Producing hypotheses

FunASR (this runtime), per clip:

# SenseVoice / Paraformer: ids -> detok
build/bin/llama-funasr-sensevoice -m sensevoice-small.gguf -a $k.wav > $k.ids
python ../sensevoice/detok.py <model>/chn_jpn_yue_eng_ko_spectok.bpe.model $k.ids > $k.txt
build/bin/llama-funasr-paraformer -m paraformer.gguf -a $k.wav > $k.ids
python ../paraformer/detok_paraformer.py <model>/tokens.json $k.ids > $k.txt
# Fun-ASR-Nano: text directly
build/bin/llama-funasr-cli --enc funasr-encoder.gguf -m qwen3-0.6b-q8_0.gguf -a $k.wav --chunk 15 > $k.txt

Compute time is on each tool's stderr (encode … s / enc … dec … s).

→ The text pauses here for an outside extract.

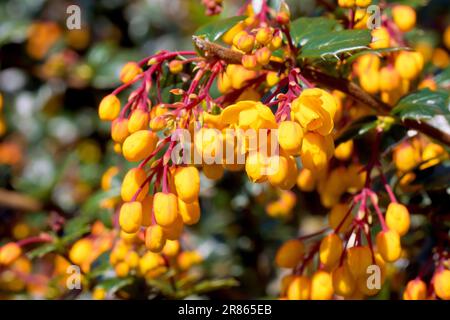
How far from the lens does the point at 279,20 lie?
1062 millimetres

whisper.cpp, per clip (forced Chinese, no timestamps):

whisper-cli -m models/ggml-<size>.bin -l zh -nt -t 8 $k.wav > $k.txt   # 2>stderr has "total time"/"load time"

RTF compute time = (total load) ms.

Notes

  • Run all systems with the same thread count (here -t 8 / 8 threads) for a fair RTF.
  • Whisper does its own internal 30 s windowing; the FunASR segmentation口径 is documented in BENCHMARKS.md (see the methodology/caveats sections).